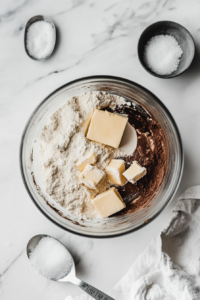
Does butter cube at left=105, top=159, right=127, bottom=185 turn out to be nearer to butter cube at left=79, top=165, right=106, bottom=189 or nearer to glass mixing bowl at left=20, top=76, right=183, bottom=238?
butter cube at left=79, top=165, right=106, bottom=189

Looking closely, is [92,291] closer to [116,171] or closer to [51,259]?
[51,259]

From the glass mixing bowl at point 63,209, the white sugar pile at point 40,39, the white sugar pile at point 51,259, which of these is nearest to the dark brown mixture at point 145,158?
the glass mixing bowl at point 63,209

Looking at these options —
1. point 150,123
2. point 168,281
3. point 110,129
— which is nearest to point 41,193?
point 110,129

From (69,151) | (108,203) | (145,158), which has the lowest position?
(108,203)

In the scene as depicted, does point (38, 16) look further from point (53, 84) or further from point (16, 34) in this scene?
point (53, 84)

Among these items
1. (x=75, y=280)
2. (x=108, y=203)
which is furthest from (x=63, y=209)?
(x=75, y=280)

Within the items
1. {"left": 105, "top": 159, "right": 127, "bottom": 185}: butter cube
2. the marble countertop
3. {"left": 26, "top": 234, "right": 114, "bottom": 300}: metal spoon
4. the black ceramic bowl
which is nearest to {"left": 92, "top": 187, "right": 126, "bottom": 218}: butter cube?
{"left": 105, "top": 159, "right": 127, "bottom": 185}: butter cube
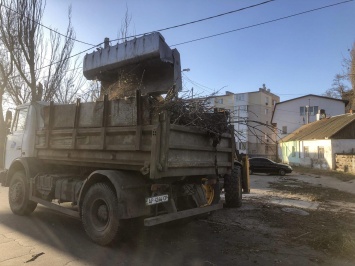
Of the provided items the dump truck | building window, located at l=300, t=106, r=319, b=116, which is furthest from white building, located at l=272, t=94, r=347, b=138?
the dump truck

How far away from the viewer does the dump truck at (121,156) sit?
5.17 m

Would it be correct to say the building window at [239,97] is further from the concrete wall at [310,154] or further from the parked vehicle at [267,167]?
the parked vehicle at [267,167]

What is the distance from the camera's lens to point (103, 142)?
577 cm

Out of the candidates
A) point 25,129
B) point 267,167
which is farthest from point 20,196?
point 267,167

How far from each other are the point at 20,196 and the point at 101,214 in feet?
10.6

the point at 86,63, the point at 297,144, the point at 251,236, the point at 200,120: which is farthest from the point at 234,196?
the point at 297,144

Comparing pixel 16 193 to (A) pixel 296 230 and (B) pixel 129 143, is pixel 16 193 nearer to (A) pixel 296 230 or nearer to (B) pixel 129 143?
——
## Short exercise:
Format every line of the data above as a numbered list, skipping blank lines and leaving out the picture lines.

## Output for this task:
1. Does butter cube at left=105, top=159, right=127, bottom=185 turn out to be nearer to butter cube at left=79, top=165, right=106, bottom=189 or nearer to glass mixing bowl at left=20, top=76, right=183, bottom=238?
2. butter cube at left=79, top=165, right=106, bottom=189
3. Looking closely, is [92,291] closer to [116,171] or closer to [51,259]?
4. [51,259]
5. From the glass mixing bowl at point 63,209, the white sugar pile at point 40,39, the white sugar pile at point 51,259, which of these is nearest to the dark brown mixture at point 145,158?
6. the glass mixing bowl at point 63,209
7. Looking at these options —
8. 1. point 150,123
9. 2. point 168,281
10. 3. point 110,129
11. — which is nearest to point 41,193?
12. point 110,129
13. From (69,151) | (108,203) | (145,158), which has the lowest position?
14. (108,203)
15. In the scene as depicted, does point (38, 16) look further from point (53, 84) or further from point (16, 34) in this scene?
16. point (53, 84)
17. Among these items
18. 1. (x=75, y=280)
19. 2. (x=108, y=203)
20. which is furthest from (x=63, y=209)?
21. (x=75, y=280)
22. Within the items
23. 1. {"left": 105, "top": 159, "right": 127, "bottom": 185}: butter cube
24. 2. the marble countertop
25. 3. {"left": 26, "top": 234, "right": 114, "bottom": 300}: metal spoon
26. 4. the black ceramic bowl
27. which is nearest to {"left": 92, "top": 187, "right": 126, "bottom": 218}: butter cube?
28. {"left": 105, "top": 159, "right": 127, "bottom": 185}: butter cube
29. Of the provided items the dump truck | building window, located at l=300, t=106, r=319, b=116, which is furthest from white building, located at l=272, t=94, r=347, b=138?
30. the dump truck
31. How far away from the viewer does the dump truck at (121,156) sit?
32. 5.17 m
33. Would it be correct to say the building window at [239,97] is further from the concrete wall at [310,154] or further from the parked vehicle at [267,167]?
34. the parked vehicle at [267,167]
35. What is the distance from the camera's lens to point (103, 142)?
36. 577 cm
37. Out of the candidates
38. A) point 25,129
39. B) point 267,167
40. which is farthest from point 20,196?
41. point 267,167
42. How far from each other are the point at 20,196 and the point at 101,214 in feet?
43. 10.6
44. the point at 86,63, the point at 297,144, the point at 251,236, the point at 200,120: which is farthest from the point at 234,196?
45. the point at 297,144
46. Comparing pixel 16 193 to (A) pixel 296 230 and (B) pixel 129 143, is pixel 16 193 nearer to (A) pixel 296 230 or nearer to (B) pixel 129 143?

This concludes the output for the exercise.